» **Exercise**: Print the passage of the HH-suite3 text below verbatim, starting with "Documentation" and going on through "found at mmseqs.com/hhsuite.".

» **Text excerpt**:
HH-suite3 for sensitive sequence searching
(C) Johannes Soeding, Markus Meier, Martin Steinegger, Milot Mirdita, Michael Remmert, Andreas Hauser, Andreas Biegert
The HH-suite is an open-source software package for sensitive protein sequence searching based on the pairwise alignment of hidden Markov models (HMMs).
Documentation
We provide an extensive user guide with many usage examples, frequently asked questions and guides to build your own databases.
Installation
HH-suite3 can also be installed by downloading a statically compiled version, conda or Docker. HH-suite3 requires a 64-bit system (check with uname -a | grep x86_64
). On AMD/Intel CPUs it requires at least support for the SSE2 instruction set (check by executing cat /proc/cpuinfo | grep sse2
on Linux or sysctl -a | grep machdep.cpu.features | grep SSE2
on macOS). AVX2
is roughly 2x faster compared to SSE2. HH-suite3 also works on Linux systems with ARM64 and PPC64LE CPUs. Precompiled binaries for all supported systems can be found at mmseqs.com/hhsuite.

» **Material supplied**:

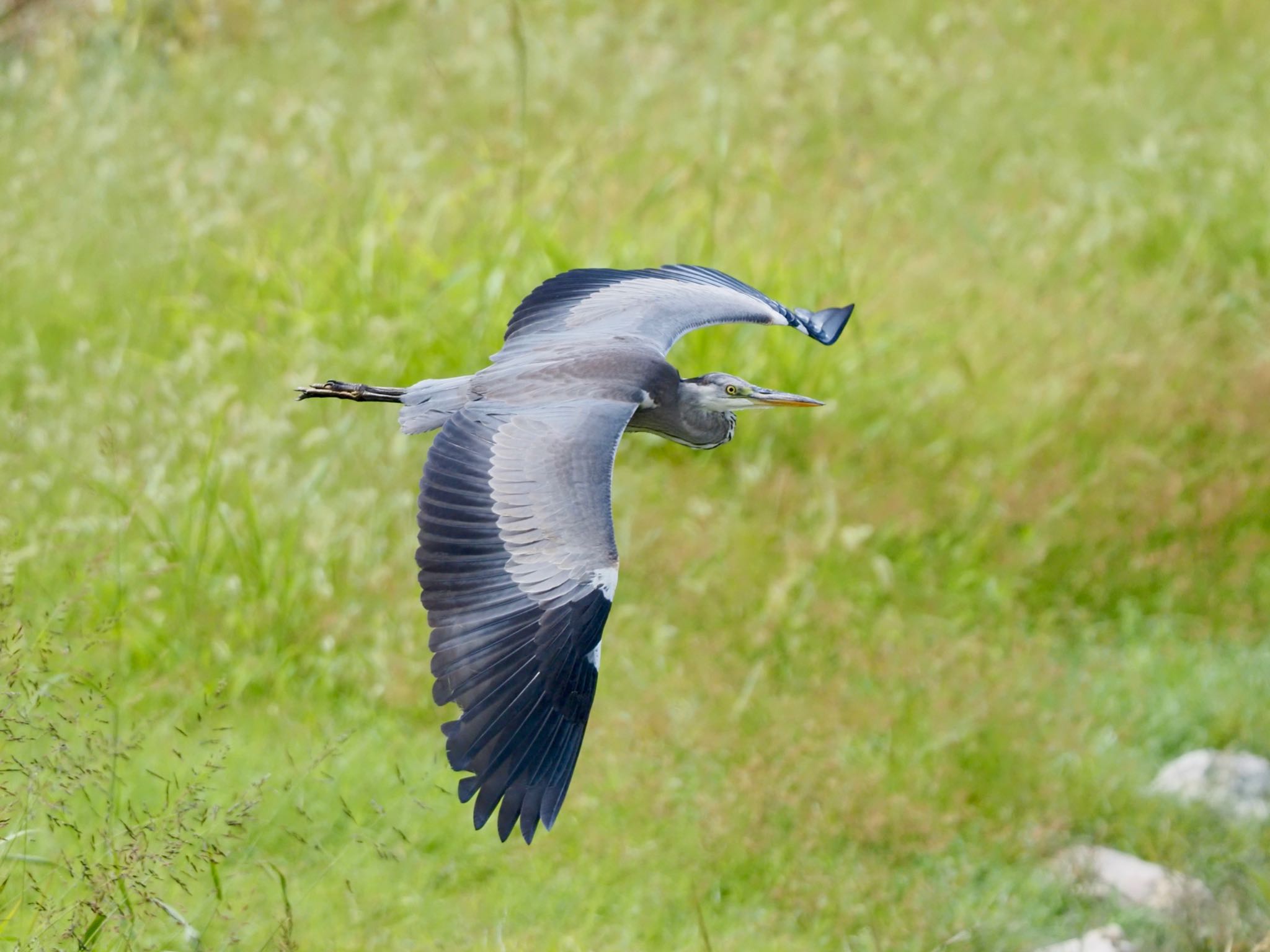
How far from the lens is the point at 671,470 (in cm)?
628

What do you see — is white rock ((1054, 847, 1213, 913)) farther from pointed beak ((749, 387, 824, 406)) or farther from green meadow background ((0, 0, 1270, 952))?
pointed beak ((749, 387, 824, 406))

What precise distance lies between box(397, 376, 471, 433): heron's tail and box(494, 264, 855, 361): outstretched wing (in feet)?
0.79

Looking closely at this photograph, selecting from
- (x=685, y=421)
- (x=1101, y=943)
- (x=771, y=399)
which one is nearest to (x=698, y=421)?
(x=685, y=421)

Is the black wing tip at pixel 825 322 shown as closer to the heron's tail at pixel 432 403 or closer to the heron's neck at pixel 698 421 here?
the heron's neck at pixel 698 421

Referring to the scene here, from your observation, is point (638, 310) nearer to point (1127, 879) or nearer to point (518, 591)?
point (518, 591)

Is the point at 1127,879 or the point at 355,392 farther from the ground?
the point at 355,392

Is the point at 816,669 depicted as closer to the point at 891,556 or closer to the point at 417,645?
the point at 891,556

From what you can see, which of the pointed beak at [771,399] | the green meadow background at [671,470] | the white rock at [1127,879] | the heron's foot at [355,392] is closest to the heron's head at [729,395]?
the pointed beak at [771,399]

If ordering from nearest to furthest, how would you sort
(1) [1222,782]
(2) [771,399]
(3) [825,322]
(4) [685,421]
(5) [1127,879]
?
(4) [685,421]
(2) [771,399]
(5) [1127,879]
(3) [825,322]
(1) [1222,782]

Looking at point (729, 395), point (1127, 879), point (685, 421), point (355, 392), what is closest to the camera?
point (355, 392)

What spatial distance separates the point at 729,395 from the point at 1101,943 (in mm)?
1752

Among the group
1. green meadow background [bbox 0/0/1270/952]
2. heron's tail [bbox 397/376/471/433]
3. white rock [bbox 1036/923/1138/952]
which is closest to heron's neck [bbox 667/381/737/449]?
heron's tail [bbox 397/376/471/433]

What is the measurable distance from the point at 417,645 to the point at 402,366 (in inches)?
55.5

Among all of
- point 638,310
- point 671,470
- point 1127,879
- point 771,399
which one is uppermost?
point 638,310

» **Task solution**:
Documentation
We provide an extensive user guide with many usage examples, frequently asked questions and guides to build your own databases.
Installation
HH-suite3 can also be installed by downloading a statically compiled version, conda or Docker. HH-suite3 requires a 64-bit system (check with uname -a | grep x86_64
). On AMD/Intel CPUs it requires at least support for the SSE2 instruction set (check by executing cat /proc/cpuinfo | grep sse2
on Linux or sysctl -a | grep machdep.cpu.features | grep SSE2
on macOS). AVX2
is roughly 2x faster compared to SSE2. HH-suite3 also works on Linux systems with ARM64 and PPC64LE CPUs. Precompiled binaries for all supported systems can be found at mmseqs.com/hhsuite.